Every frame, the hardware processes submitted geometry data with the following steps:

  1. The execution of application-defined transformations, such as vertex shaders (Vertex Processing).
  2. The resulting data is then converted to screen-space (Clip, Project, and Cull).
  3. The Tile Accelerator (TA) then determines which tiles contain each transformed primitive (Tiling).
  4. Per-tile lists are then updated to track the primitives which fall within the bounds of each tile.

Each tile in the list contains primitive lists which contain pointers to the transformed vertex data. The tile list and the transformed vertex data are both stored in an intermediate store called the Parameter Buffer (PB). This store resides in system memory, and is mostly managed by the hardware. It contains all information needed to render the tiles.

Vertex Processing (Tiler)

What is Tile-Based Deferred Rendering (TBDR)?

The usual rendering technique on most GPUs is called Immediate Mode Rendering (IMR) on which geometry is sent to the GPU, and gets drawn straight away. This simple architecture is relatively inefficient, resulting in wasted processing power and memory bandwidth. Pixels are often still rendered despite never being visible on the screen, such as when a car is completely obscured by a closer building.
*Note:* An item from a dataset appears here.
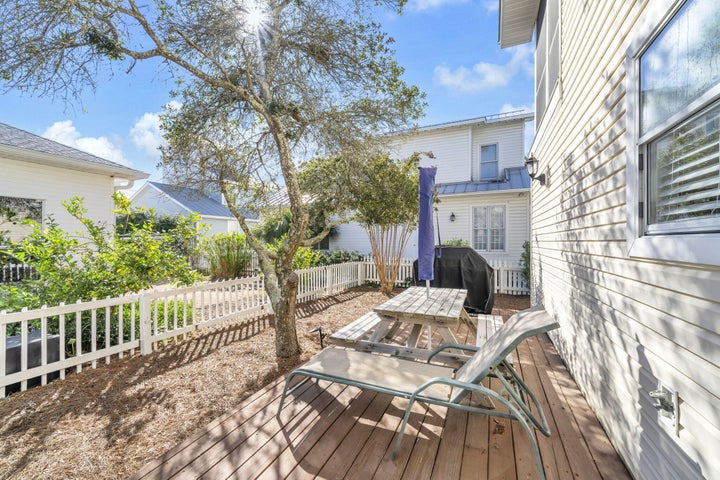 Newly Priced 4453 Clipper Cove header image.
Tile-Based Deferred Rendering architecture works in a much intelligent way. It captures the whole scene before starting to render, thus occluded pixels can be identified and rejected before they are processed. The hardware starts splitting up the geometry data into small rectangular regions that will be processed as one image, which we call “tiles”. Every tile is rasterized and processed separately, and as the size of the render is so small, this allows all data to be kept on very fast chip memory.

Deferred rendering means that the architecture will defer all texturing and shading operations until all objects have been tested for visibility. This significantly reduces system memory bandwidth requirements, which in turn increases performance and reduces power requirements. This is a critical advantage for phones, tablets, and other devices where battery life makes all the difference.